Consigne
Recopiez fidèlement le passage de l'extrait sur les cours préalables, en commençant aux mots « La réussite d’un » et en vous arrêtant après « la pratique ? ».

Texte extrait
^^^^^^^^

Nombre de fois où j’ai voulu sauter des étapes lors de ma carrière estudiantine, mais les cours préalables m’ont bien vite coupé mon élan ! Pour le mieux ou pas ? Ils sont souvent une source de frustration pour bien des étudiants. Les raisons sont diverses : l’obligation ne plait pas, trop généraux, pas de lien direct avec une profession, trop basiques, manque de cohésion entre les cours, etc.

La « découverte » scientifique…

Tout récemment, Brian K. Sato et son équipe (Sato et al. 2017) se sont intéressés à cette question des cours préalables dans un cursus scientifique (l’article original en anglais est disponible ici). Ils ont évalué les bénéfices des prérequis pour un cours théorique de microbiologie et de son pendant pratique, la période de laboratoire. Un questionnaire de « familiarité » des concepts a été développé pour mesurer l’état de connaissances des étudiants. Plus précisément, cette échelle de familiarité consiste à mesurer l’habilité de l’étudiant à répondre à une question théorique à partir de ses connaissances acquises lors d’un cours prérequis. De manière générale, ils ont constaté que les étudiants qui participaient au cours théorique de microbiologie ne performaient pas mieux que ceux qui ne le suivaient pas. De là, on peut donc remettre en question le bien-fondé des cours prérequis !

Préalable en fonction de quoi ?

La réussite d’un cours préalable obligatoire est une façon de s’assurer que l’étudiant/e a acquis/e un certain niveau de connaissances de base.  On peut comparer cela à la construction d’une fondation de savoirs (idéalement solide !) permettant d’accueillir des connaissances de plus en plus complexes. J’ai exploré le « comment » on définit les préalables, mais j’ai trouvé bien peu de littérature sur le sujet. De manière générale, les instructeurs semblent souvent déterminer les prérequis en fonction de leur expérience personnelle en enseignement, mais aussi en fonction leur propre expérience en tant qu’étudiants (Rovick et al. 1999).

Qui vient en premier ? La théorie ou la pratique ?

^^^^^^^^

Matériel d'étude
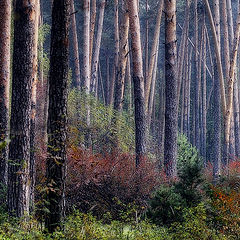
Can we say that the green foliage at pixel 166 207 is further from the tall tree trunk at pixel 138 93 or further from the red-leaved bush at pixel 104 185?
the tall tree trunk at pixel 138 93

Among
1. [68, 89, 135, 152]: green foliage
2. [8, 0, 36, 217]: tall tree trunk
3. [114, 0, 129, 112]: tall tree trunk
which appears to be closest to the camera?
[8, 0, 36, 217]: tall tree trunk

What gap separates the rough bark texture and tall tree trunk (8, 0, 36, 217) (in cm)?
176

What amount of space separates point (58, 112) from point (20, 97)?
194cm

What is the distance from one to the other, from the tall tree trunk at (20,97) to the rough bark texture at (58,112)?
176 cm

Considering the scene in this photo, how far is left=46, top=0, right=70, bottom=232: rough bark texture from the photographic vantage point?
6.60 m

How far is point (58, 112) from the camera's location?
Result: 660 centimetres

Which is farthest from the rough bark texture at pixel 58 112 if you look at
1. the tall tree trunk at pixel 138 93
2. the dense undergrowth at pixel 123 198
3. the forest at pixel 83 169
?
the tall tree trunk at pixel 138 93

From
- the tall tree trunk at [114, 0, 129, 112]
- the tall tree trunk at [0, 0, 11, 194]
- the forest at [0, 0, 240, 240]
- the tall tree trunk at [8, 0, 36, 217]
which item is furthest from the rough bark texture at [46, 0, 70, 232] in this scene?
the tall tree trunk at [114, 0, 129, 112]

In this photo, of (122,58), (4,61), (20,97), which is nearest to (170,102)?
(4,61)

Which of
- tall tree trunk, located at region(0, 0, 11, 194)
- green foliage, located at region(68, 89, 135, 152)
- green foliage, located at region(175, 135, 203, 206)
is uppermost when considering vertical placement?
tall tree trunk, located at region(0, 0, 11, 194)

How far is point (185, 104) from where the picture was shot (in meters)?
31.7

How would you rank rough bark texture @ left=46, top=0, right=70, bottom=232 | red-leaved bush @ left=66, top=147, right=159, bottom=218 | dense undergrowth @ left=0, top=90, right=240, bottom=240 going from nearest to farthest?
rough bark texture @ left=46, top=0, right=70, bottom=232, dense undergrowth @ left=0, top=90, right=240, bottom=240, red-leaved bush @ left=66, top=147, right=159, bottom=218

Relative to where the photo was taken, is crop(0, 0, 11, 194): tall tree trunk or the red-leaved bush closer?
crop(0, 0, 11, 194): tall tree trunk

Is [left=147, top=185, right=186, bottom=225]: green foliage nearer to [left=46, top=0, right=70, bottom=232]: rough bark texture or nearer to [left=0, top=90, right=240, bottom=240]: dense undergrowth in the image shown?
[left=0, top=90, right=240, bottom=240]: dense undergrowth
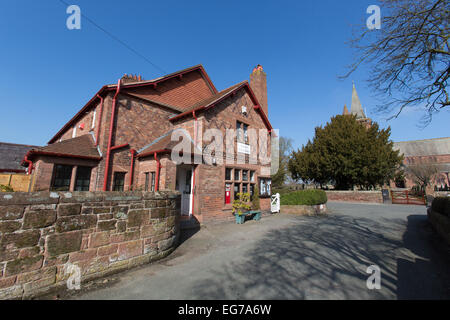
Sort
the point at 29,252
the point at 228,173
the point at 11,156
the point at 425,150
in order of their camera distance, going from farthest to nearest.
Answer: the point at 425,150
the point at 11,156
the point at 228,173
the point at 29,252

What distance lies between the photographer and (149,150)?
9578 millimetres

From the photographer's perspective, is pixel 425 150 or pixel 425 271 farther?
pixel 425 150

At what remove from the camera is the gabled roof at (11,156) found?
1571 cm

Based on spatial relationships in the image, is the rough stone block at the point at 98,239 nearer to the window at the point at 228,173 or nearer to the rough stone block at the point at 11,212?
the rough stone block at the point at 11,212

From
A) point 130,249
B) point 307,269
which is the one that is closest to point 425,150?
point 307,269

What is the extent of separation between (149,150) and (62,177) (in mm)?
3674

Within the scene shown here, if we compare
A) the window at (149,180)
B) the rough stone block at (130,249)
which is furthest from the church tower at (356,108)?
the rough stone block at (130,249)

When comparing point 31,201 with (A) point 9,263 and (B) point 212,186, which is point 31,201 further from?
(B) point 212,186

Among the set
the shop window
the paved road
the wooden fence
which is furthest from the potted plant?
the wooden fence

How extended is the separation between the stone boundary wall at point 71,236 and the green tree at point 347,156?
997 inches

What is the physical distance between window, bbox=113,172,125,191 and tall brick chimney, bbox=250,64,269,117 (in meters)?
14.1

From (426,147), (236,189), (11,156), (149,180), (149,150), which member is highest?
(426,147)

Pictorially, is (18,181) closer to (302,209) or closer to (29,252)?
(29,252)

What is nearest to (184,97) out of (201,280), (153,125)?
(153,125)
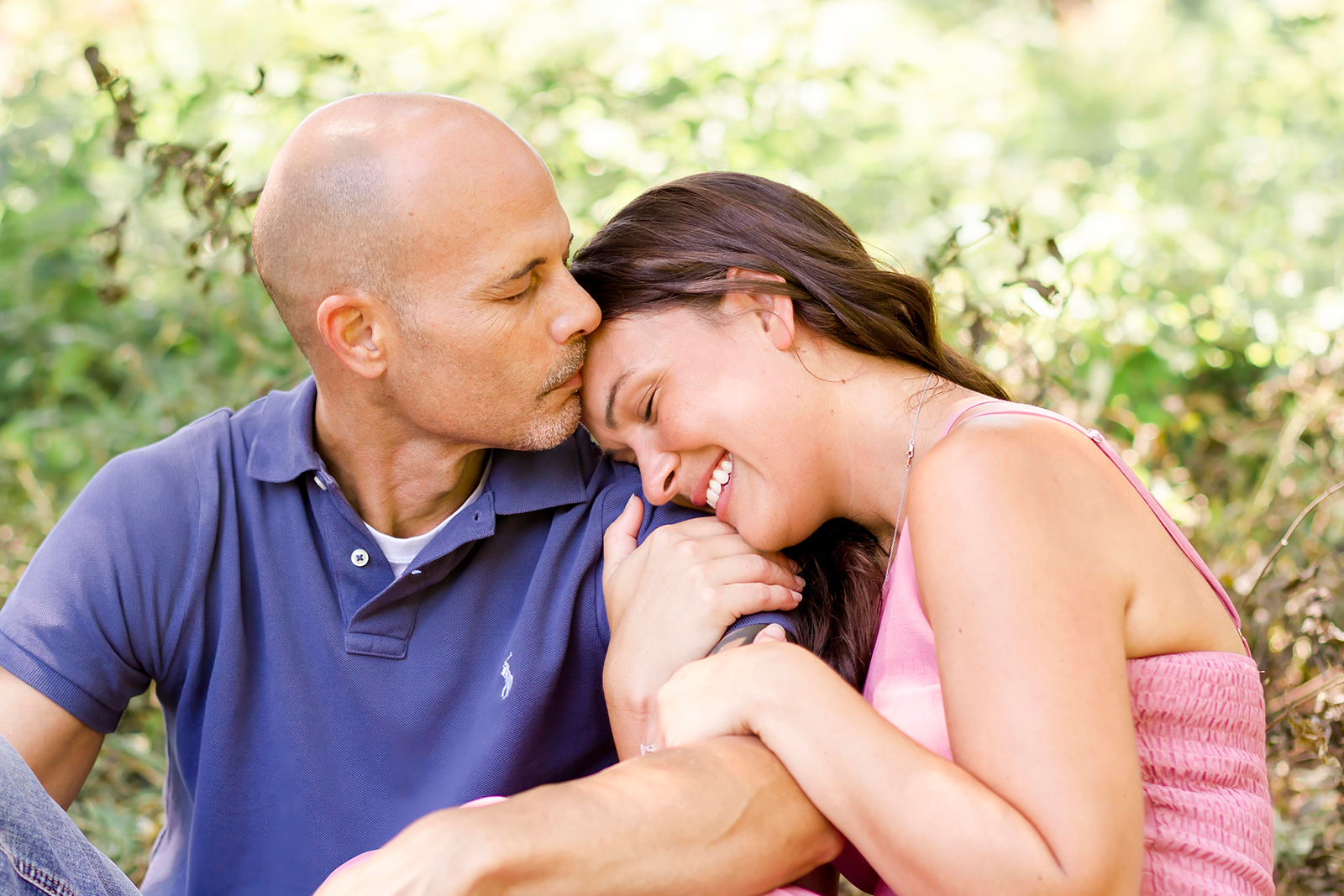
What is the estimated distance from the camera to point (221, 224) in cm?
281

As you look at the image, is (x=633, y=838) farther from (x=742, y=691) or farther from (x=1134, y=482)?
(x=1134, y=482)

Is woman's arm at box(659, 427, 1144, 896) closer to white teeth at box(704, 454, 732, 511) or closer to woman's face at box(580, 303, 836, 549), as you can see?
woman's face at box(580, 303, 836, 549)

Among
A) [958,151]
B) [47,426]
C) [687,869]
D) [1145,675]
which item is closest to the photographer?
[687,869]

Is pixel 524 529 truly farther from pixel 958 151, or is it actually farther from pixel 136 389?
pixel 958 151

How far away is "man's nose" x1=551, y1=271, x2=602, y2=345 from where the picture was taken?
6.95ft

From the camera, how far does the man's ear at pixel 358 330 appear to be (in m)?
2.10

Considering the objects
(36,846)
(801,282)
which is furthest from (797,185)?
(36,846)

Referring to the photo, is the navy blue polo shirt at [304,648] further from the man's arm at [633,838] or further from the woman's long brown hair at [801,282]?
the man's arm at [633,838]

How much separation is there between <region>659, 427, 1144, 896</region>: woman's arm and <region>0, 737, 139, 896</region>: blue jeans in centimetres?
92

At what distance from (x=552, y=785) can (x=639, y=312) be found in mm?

^^^^^^^^

Corrigé
La réussite d’un cours préalable obligatoire est une façon de s’assurer que l’étudiant/e a acquis/e un certain niveau de connaissances de base.  On peut comparer cela à la construction d’une fondation de savoirs (idéalement solide !) permettant d’accueillir des connaissances de plus en plus complexes. J’ai exploré le « comment » on définit les préalables, mais j’ai trouvé bien peu de littérature sur le sujet. De manière générale, les instructeurs semblent souvent déterminer les prérequis en fonction de leur expérience personnelle en enseignement, mais aussi en fonction leur propre expérience en tant qu’étudiants (Rovick et al. 1999).

Qui vient en premier ? La théorie ou la pratique ?